___ PASSAGE ___
© Foteini Christofilopoulou, courtesy the Royal Opera House. (Click image for larger version)
Royal Ballet
Will Tuckett’s Elizabeth
★★★★✰
London, Barbican Theatre
16 May 2018
Gallery of pictures by Foteini Christofilopoulou
www.roh.org.uk
www.barbican.org.uk
In the Barbican revival of Will Tuckett’s chamber pageant about Elizabeth I, both the Queen and her suitors were played by Yanowsky siblings – Zenaida, former principal of the Royal Ballet and her older brother Yury, former principal of Boston Ballet. In previous stagings, in Greenwich and the Linbury Studio, Carlos Acosta danced the roles of the lovers. (review)

© Foteini Christofilopoulou, courtesy the Royal Opera House. (Click image for larger version)
The physical similarity between the Yanowskys meant that it is possible to see the production as a fantasia on the Virgin Queen’s love life, rather than as a chronicle of her reign. Tuckett’s concern as director and choreographer was not her political scheming but an imaginative recreation of how she behaved physically, once free of the trappings of her court dress. Propaganda images of her show her stiffly encased in brocade, jewellery and ermine, with ever wider ruffs around her neck. What was she like in private, a monarch who enjoyed dancing?
Was she passionate as well as imperious? Her own letters and poems suggest so: contemporary accounts by others are not to be trusted. Her position of power in turbulent times generated a lot of fake news: gossip, scandalmongering, writers with agendas. Tuckett’s co-director Alasdair Middleton compiled a performance text drawn from many sources, including anonymous ballads, tracts, ambassadorial reports and plays written after Elizabeth’s death. His collage of unreliable information was spoken in this revival by three actresses, Samanthaa Bond, Sonya Cullingford and Katie Deacon, and sung by baritone Julien Van Mellaert. (A different cast from the 2016 Linbury season, with the exception of Cullingford.)

© Foteini Christofilopoulou, courtesy the Royal Opera House. (Click image for larger version)
The 90-minute production is a mostly successful tapestry of voices, music and dance, seen to advantage on the wide Barbican main stage. The balance of sound was tricky because the cellist, Raphael Wallfisch, playing a commissioned score by Martin Yates, sometimes drowned out the female speakers. The dance provides a separate commentary – a portrait of the inner woman with ‘a weakness for men that treated her badly’, according to Tuckett’s programme note. (Well, up to a point: if she wasn’t going to marry them, why shouldn’t they marry someone else?)
___ GIVEN ENTRIES ___
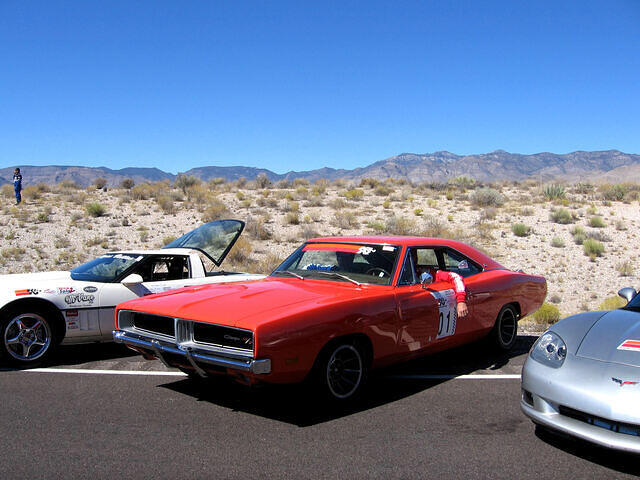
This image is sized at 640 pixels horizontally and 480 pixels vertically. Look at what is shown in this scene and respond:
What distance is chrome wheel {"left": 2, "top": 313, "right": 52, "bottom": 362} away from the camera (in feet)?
21.1

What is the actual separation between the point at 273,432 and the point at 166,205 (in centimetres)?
2258

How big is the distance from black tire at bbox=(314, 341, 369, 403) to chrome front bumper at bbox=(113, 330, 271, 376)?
2.03 feet

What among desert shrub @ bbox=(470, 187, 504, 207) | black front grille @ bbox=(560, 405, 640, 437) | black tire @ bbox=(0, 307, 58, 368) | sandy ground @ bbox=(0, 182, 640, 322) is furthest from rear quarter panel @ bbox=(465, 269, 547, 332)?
desert shrub @ bbox=(470, 187, 504, 207)

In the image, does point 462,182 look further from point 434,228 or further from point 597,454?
point 597,454

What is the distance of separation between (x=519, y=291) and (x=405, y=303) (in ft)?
7.66

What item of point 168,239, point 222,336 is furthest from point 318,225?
point 222,336

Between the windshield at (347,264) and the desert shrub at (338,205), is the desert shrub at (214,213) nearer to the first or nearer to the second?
the desert shrub at (338,205)

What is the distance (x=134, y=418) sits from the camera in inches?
193

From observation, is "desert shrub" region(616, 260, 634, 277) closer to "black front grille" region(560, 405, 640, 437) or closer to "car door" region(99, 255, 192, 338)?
"car door" region(99, 255, 192, 338)

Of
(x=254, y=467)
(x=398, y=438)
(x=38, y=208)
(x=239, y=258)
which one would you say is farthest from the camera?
(x=38, y=208)

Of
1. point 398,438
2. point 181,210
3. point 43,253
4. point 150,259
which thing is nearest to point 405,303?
point 398,438

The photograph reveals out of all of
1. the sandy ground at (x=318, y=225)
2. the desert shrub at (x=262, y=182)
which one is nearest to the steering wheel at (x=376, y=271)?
the sandy ground at (x=318, y=225)

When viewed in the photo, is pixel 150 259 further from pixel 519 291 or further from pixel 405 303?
pixel 519 291

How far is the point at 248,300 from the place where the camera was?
17.1 ft
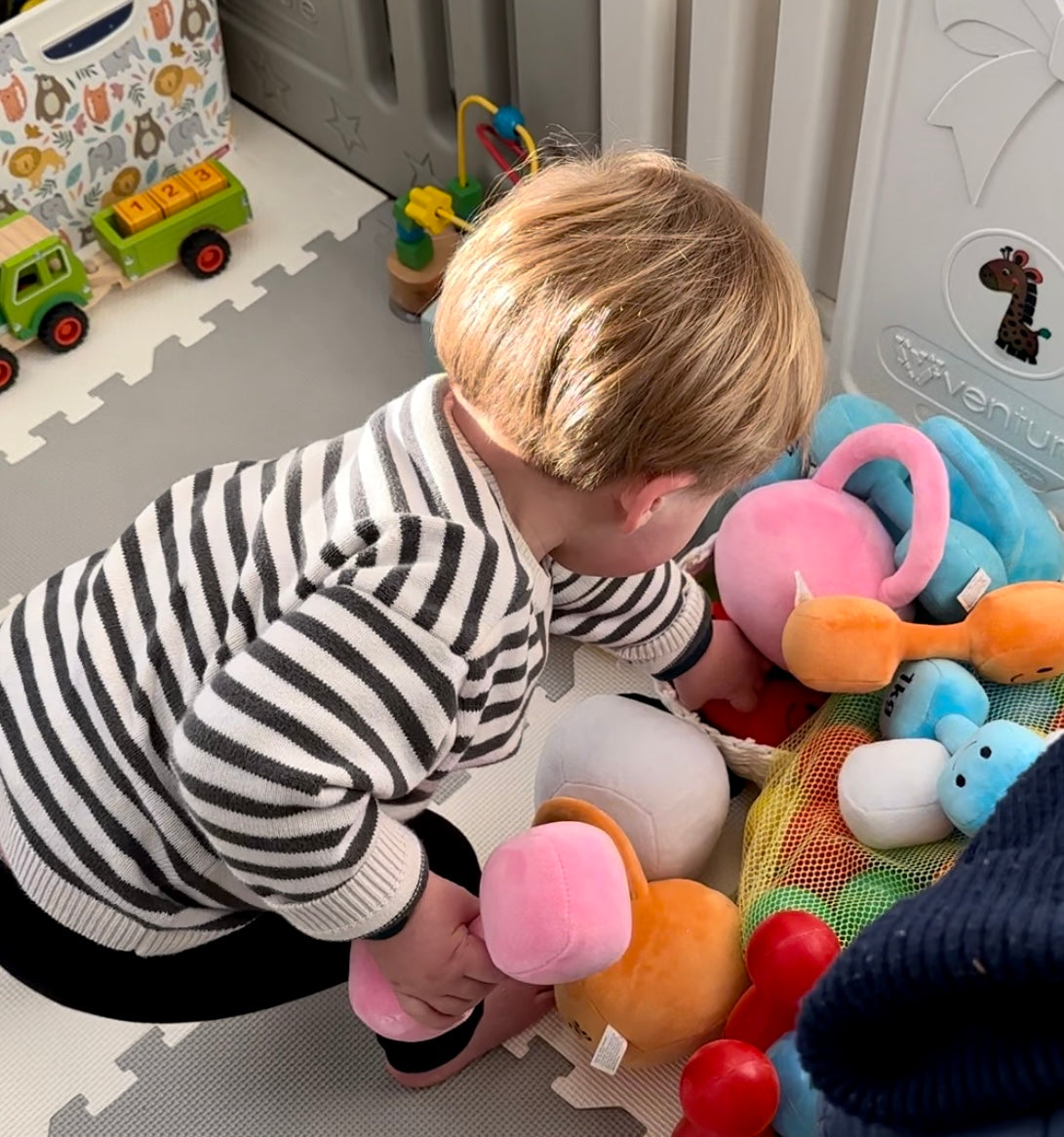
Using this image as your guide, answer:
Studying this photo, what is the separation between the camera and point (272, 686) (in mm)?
681

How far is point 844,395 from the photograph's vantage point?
116cm

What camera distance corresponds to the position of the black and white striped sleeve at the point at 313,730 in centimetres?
68

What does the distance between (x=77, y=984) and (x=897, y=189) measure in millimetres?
854

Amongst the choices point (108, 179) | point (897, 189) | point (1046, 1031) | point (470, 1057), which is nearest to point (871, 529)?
point (897, 189)

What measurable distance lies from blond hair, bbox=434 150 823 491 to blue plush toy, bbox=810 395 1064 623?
0.39 m

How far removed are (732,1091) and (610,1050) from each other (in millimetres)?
124

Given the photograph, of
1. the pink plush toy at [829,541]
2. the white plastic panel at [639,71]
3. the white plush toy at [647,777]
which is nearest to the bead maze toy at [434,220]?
the white plastic panel at [639,71]

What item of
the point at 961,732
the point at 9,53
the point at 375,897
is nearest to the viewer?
the point at 375,897

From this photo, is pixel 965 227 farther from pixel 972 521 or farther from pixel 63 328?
pixel 63 328

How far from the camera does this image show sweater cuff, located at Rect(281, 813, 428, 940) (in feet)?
2.45

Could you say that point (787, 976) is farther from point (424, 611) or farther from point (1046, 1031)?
point (1046, 1031)

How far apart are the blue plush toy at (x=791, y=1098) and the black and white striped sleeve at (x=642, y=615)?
281mm

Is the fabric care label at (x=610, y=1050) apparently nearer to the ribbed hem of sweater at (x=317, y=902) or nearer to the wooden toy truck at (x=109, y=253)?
the ribbed hem of sweater at (x=317, y=902)

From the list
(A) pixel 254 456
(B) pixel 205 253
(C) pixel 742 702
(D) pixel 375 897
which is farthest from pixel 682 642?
(B) pixel 205 253
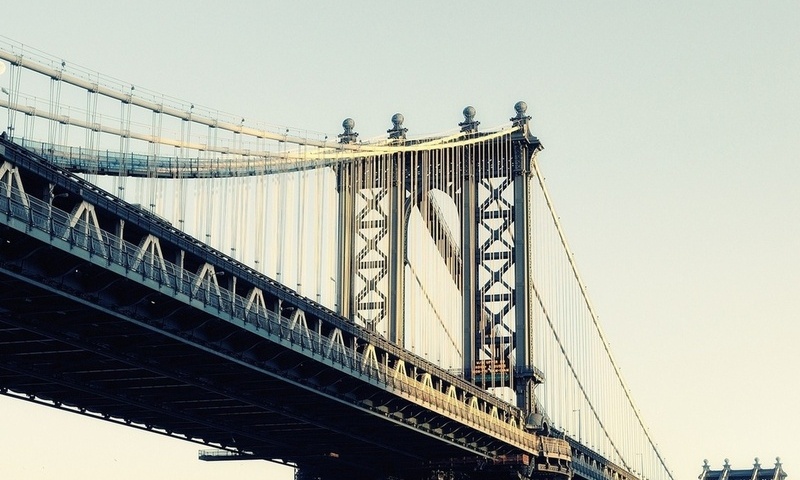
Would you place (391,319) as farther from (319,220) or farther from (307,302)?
(307,302)

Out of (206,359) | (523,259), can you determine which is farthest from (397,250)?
(206,359)

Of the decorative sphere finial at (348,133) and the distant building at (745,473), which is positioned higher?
the decorative sphere finial at (348,133)

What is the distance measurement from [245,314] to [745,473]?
112 m

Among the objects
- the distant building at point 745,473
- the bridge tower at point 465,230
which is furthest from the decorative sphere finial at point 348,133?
the distant building at point 745,473

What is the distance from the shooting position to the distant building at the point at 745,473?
157625 mm

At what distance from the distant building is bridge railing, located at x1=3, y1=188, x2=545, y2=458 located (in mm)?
73796

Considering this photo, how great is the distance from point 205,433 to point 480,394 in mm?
16126

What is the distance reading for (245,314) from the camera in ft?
189

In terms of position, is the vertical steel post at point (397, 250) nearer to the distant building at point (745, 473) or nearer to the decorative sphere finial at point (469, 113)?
the decorative sphere finial at point (469, 113)

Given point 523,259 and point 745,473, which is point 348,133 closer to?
point 523,259

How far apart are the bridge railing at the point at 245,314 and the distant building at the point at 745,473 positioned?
242ft

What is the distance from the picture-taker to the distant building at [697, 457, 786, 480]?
157625 millimetres

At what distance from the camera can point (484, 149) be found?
9619 centimetres

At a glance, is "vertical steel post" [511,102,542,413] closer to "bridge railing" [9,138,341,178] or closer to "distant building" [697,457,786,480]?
"bridge railing" [9,138,341,178]
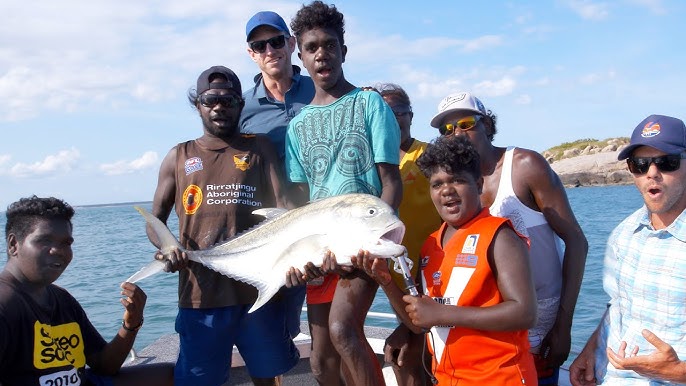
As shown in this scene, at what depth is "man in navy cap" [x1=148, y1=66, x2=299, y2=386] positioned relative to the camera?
4.10m

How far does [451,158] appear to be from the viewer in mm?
3242

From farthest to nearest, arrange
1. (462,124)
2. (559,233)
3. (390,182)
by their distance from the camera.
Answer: (462,124), (559,233), (390,182)

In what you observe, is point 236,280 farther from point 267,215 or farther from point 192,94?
point 192,94

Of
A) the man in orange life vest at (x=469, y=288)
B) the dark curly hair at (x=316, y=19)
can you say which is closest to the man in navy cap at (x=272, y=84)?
the dark curly hair at (x=316, y=19)

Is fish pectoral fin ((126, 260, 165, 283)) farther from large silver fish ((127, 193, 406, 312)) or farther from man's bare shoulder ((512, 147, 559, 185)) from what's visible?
man's bare shoulder ((512, 147, 559, 185))

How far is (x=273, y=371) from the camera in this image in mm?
4242

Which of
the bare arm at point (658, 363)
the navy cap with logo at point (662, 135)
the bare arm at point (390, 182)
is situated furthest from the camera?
the bare arm at point (390, 182)

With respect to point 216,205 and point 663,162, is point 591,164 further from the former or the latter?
point 663,162

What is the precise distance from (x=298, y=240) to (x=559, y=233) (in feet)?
5.18

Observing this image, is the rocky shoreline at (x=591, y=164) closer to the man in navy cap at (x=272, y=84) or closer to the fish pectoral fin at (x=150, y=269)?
the man in navy cap at (x=272, y=84)

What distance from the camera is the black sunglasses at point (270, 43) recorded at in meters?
4.70

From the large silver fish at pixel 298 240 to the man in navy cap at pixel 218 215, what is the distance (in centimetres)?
26

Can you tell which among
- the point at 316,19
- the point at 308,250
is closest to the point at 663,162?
the point at 308,250

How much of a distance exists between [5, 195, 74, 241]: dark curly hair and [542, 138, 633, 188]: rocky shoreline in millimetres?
65110
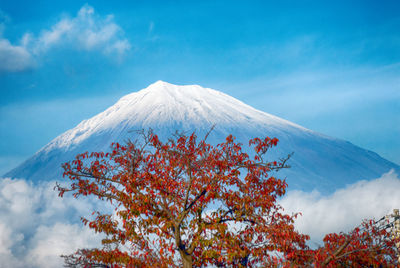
___
_WHAT TO DO_. In the review, who composed the score that the cellist played? The records are separate material, apart from the review.

_TASK ANSWER_. Martin Yates.